Industry analysts are still watching diplomatic maneuvers, such as Biden’s meeting with the Qatari emir, to see if the United States can at least scrape together some extra gas supplies to help temporarily alleviate, if not erase, the pain of a cutoff from Russian gas.

“The question is, can they provide assistance in terms of cargoes that might be found for Europe, which may not be needed in Asia because of a warmer winter there, can those cargoes be freed up?” said Croft of RBC Capital Markets. “But we’re talking about mitigation, not backstopping.”

Other experts also hope the current crisis will prompt European policymakers to rethink yet again how to secure their energy supplies in the future. After previous energy showdowns with Russia, Europe overhauled its gas markets and began a search for alternate suppliers, including the United States, but has not managed to pare back its energy dependence on Moscow.

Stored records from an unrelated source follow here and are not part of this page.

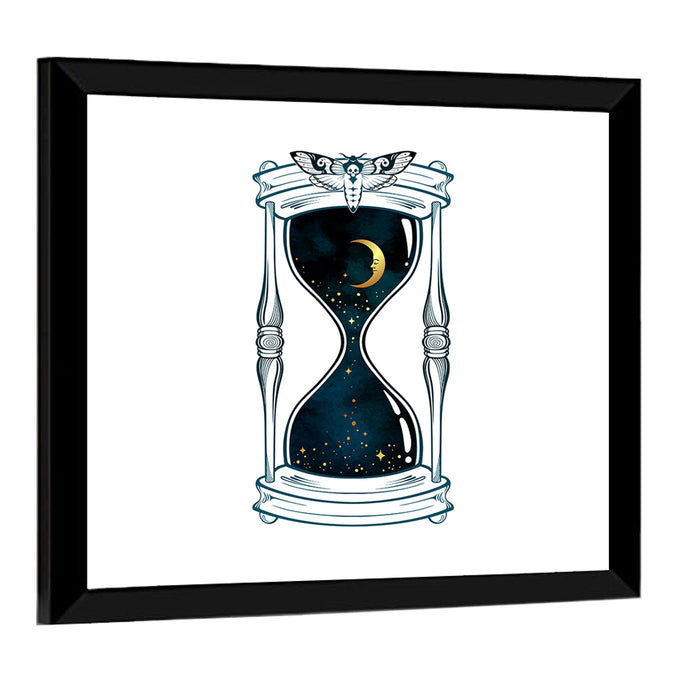 Hand Drawn Hourglass with Moth Wall Art as a framed print
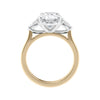 3 stone oval and pear diamond engagement ring gold side view.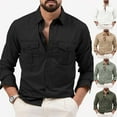 thumbnail image 3 of WTXUE Button-Up Shirts Long Sleeve, Notch Neck Shirts for Men Spring Summer Lapel Shirt Double Pockets Shirt Solid | Workwear for Men Khaki L, 3 of 8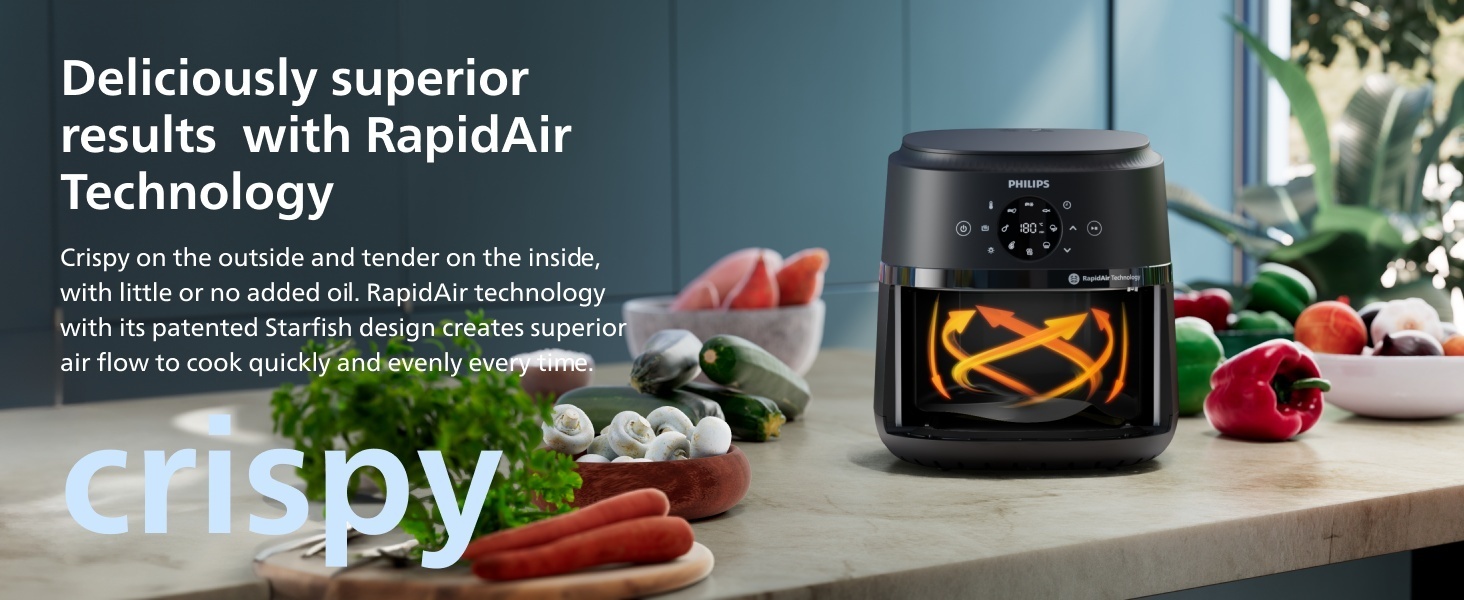 Philips Air Fryer 2000 Series - 13-in-1 functions, 6.6 Quarts, Compact Design with Cooking Window, Black, (NA231/00) detail 7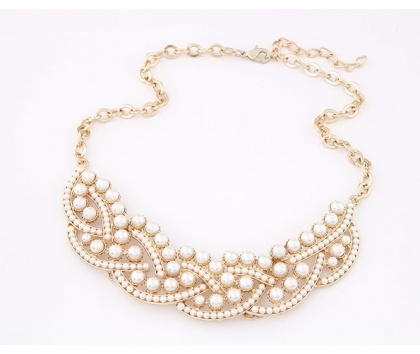 Fashion Jewelery Zlatý náhrdelník s perlami - náhrdelník zlatý s perlami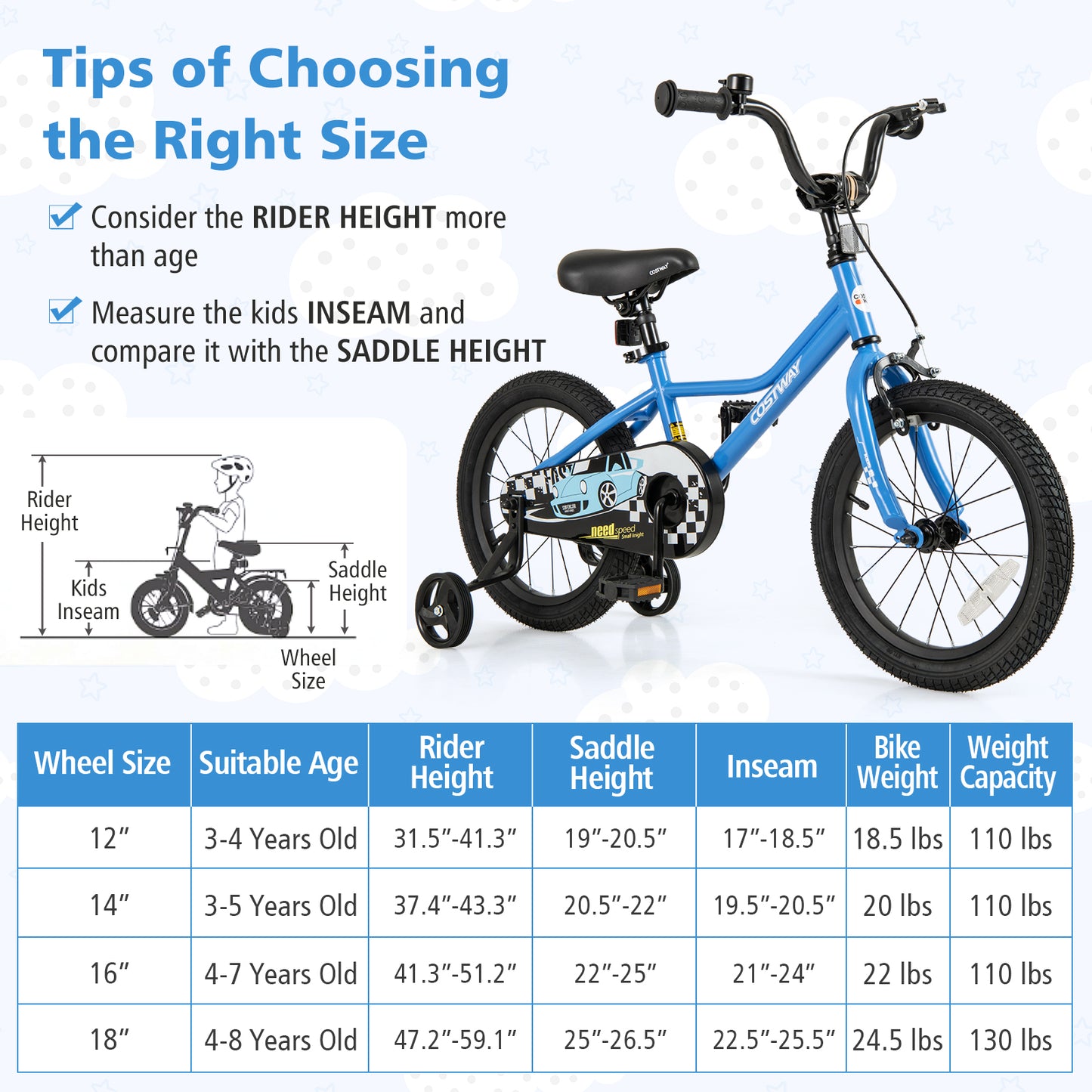 16 Inch Kids Bike with Removable Training Wheels for Aged 4-7 Years Old Kids Crystal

“The only thing we can do that’s really relevant and useful is to use this tough learning experience to rethink how you organize energy security in the long run,” McNally said. “I know that’s not a lot of help for the freezing cold Belgian consumer in the coming weeks, but the brutal reality is there’s not a lot you can do for those folks beyond pray for warmer weather. What you can do is rethink your longer-term energy security strategy.”